Lalu secara spontan, Ibu Kelapa juga ikut
curhat.
“Bapak
itu gak malu ya, nempelin muka di badan saya. Udah perutnya bau uang korupsi,
otaknya pun masih sangat perawan. Entah apa yang bisa diperbuat untuk kalian
nantinya?” Ibu kelapa memaki calon wakil rakyat itu dengan setulus hati.
Saya
hanya menjawab singkat, “Bersenda dibilik istana dengan para dayang.”
Dek
Pinang juga mengungkapkan kekesalannya dengan sebuah puisi, “Wahai bapak caleg, jangan kau sodomi aku
dengan paku payungmu. Juga ibu caleg, jangan kau perkosa aku. Aku sakit, kamu dosa.
Itu dosa . Itu dosa."
“Wahai ibu
caleg, apa kau tak malu? Suamimu menantimu di bilik kamar. Namun engkau tega
memperkosa aku di pinggir jalan. Wahai bapak caleg engkau terlalu kasar. Kau sodomi
aku di depan layar.
“Kemana aku
akan mengadu? Polisi pun tak ada. Hakim pun sedang merana. Kemana aku mengadu. Tak
mungkinlah aku mencerca anak cucumu. Karena ini salahmu. Ini salahmu.”
Setelah
banyak mendengar banyak kekecewaan pepohonan, saya menyimpulkan beberapa hal. Tentunya
sudah terlalu sering kita melihat demonstrasi kekecewaan terhadap pemerintahan.
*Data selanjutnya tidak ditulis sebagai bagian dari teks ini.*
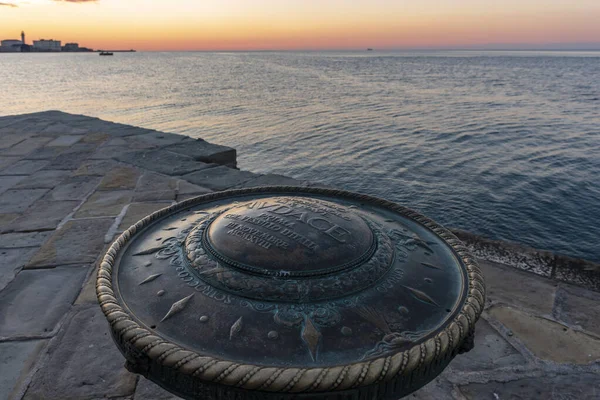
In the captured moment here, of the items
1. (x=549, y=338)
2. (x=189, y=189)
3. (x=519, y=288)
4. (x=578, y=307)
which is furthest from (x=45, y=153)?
(x=578, y=307)

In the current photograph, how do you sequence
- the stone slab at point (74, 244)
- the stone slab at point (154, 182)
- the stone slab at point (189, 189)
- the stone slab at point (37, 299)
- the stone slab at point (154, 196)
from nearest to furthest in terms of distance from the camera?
the stone slab at point (37, 299)
the stone slab at point (74, 244)
the stone slab at point (154, 196)
the stone slab at point (189, 189)
the stone slab at point (154, 182)

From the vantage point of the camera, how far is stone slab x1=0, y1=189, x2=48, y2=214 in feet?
12.6

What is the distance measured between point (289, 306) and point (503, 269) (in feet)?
7.17

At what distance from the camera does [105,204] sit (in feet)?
12.7

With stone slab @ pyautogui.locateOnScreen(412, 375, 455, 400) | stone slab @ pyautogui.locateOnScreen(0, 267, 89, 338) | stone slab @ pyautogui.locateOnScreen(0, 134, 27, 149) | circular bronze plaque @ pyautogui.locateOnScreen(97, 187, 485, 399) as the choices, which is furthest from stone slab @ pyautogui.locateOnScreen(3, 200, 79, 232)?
stone slab @ pyautogui.locateOnScreen(412, 375, 455, 400)

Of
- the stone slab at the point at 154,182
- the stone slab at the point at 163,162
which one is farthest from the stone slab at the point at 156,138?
the stone slab at the point at 154,182

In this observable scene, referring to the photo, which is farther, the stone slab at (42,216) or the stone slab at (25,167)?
the stone slab at (25,167)

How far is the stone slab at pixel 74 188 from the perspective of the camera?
407 cm

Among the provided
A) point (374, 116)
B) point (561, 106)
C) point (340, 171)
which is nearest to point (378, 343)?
point (340, 171)

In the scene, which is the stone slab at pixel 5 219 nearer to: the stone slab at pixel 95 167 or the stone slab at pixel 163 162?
the stone slab at pixel 95 167

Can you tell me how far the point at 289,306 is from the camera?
4.13 feet

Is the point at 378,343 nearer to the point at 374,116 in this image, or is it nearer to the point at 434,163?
the point at 434,163

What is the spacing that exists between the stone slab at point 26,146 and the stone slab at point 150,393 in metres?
5.15

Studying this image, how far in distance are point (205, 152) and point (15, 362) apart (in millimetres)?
3982
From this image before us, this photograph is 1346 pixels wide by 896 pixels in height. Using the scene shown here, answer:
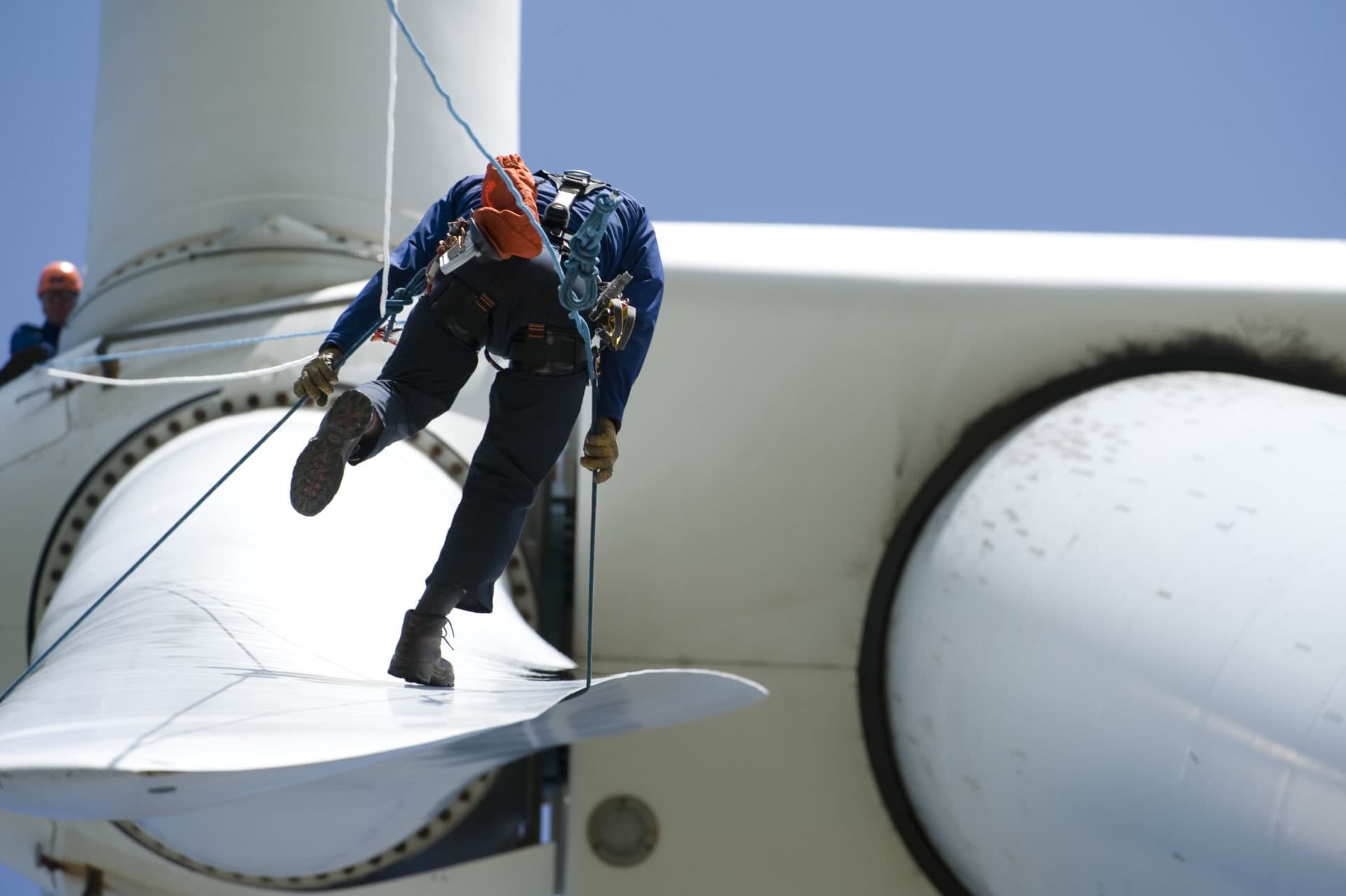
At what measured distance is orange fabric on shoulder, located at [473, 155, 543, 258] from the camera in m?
2.84

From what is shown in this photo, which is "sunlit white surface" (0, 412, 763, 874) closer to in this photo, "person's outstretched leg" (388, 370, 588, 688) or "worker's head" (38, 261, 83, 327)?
"person's outstretched leg" (388, 370, 588, 688)

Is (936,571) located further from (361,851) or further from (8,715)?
(8,715)

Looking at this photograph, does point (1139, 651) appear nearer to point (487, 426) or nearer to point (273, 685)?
point (487, 426)

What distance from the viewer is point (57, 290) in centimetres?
780

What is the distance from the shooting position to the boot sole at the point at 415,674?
3027mm

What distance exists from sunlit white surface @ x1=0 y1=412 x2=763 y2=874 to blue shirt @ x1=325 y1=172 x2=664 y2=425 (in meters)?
0.65

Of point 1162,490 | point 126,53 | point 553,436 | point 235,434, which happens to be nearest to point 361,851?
point 235,434

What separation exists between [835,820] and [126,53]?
4.08 m

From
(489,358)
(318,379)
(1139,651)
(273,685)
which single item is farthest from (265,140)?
(1139,651)

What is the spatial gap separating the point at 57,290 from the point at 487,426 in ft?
18.6

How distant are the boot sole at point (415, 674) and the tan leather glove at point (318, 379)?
607 millimetres

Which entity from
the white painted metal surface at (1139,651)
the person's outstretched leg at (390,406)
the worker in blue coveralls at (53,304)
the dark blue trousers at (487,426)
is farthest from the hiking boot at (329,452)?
the worker in blue coveralls at (53,304)

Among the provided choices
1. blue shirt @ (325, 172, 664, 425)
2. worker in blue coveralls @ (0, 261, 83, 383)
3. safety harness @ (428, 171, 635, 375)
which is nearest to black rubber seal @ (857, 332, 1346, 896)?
blue shirt @ (325, 172, 664, 425)

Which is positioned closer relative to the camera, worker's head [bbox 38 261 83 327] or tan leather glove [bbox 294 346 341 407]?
tan leather glove [bbox 294 346 341 407]
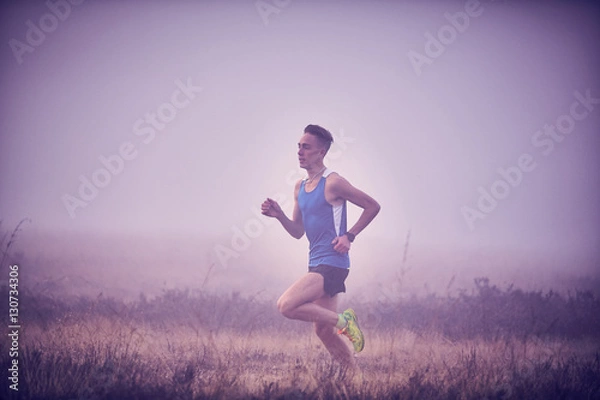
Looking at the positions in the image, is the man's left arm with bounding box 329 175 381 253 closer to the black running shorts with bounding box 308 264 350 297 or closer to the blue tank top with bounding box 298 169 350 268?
the blue tank top with bounding box 298 169 350 268

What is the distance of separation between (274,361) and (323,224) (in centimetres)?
163

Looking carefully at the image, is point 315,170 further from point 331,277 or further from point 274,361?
point 274,361

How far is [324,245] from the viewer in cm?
463

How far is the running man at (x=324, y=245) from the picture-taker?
441cm

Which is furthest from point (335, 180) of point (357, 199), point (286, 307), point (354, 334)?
point (354, 334)

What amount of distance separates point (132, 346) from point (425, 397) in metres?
3.04

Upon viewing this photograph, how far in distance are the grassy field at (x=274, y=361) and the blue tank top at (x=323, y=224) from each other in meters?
0.87

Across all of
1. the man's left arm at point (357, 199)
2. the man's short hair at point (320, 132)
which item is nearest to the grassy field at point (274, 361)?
the man's left arm at point (357, 199)

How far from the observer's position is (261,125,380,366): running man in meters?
4.41

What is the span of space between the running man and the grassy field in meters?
0.31

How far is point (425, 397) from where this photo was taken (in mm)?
3809

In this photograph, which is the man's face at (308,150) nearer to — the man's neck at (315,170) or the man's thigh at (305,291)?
the man's neck at (315,170)

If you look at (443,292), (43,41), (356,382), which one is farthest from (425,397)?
(43,41)

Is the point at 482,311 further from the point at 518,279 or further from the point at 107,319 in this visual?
the point at 107,319
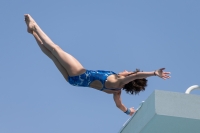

Banyak mahasiswa yang turun ke jalan untuk protes. Namun para pemangku
kekuasaan tidak pernah menggubris. Saya hanya berpesan, jangan pernah salahkan
mereka yang duduk di keraton sana. Mereka bukannya tidak mendengar. Bukan juga tidak
melihat. Perlu di ingat, ketika berkampanye, pepohonanlah media mereka. Juga tidak
lupa beberapa tiang listrik dan tiang telepon. Dan ketika wakil rakyat itu menang,
secara tanpa sadar, tabiat media partner yang bisu nan kaku itu juga ikut melekat di hati mereka.